Consider the risk from wildfire. Foothill communities lying at the mouths of the canyons and river gorges of the Sierra Nevada could face the same meteorological conditions that led to the deaths of unfortunate Butte County residents in Magalia and Paradise. Like here, the populations of those towns were disproportionately retirees, many of whom had physical mobility limitations and couldn’t escape the flames.
All that’s missing, for now, are the high easterly winds that drove the incineration of 70,000 acres in 24 hours, spawned a fire tornado and took at least 85 lives. Such winds are possible here now as the jet stream’s path becomes increasingly unstable, dipping further south and more forcefully into this region.
The urgently needed adaptations and pollution reduction efforts are complex, involved and expensive.

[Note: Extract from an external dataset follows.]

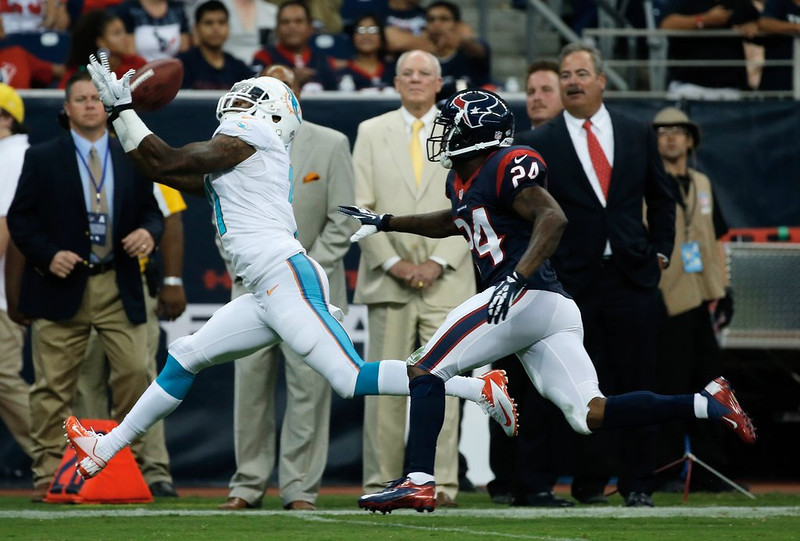 ". <p><b>MIAMI DOLPHINS</b> <p><i>�HANDS OF STONE�</i> <p>Mike Wallace took his talents to South Beach, we�re told <p>Cause he found Minnesota too chilly <p>Too bad the receiver cannot catch a cold <p>That $60 mill contract looks silly <p> <p><b><a href=\'http://www.twincities.com/ci_23451280/mike-wallace-vikings-offered-76-million-but-receiver\' target=""_blank\""> HUH?</a></b> <p>     (Scott Halleran/Getty Images) <p>"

And they’re beyond the interest and ability of our air board.
Of its 15 members, two are appointed by the governor for their expertise in health or air pollution-related science; no complaints there.
But of the remaining 13, eight are county supervisors, one each from Kern to San Joaquin. Five more are city council members, two from cities with populations of greater than 100,000 and three from smaller cities.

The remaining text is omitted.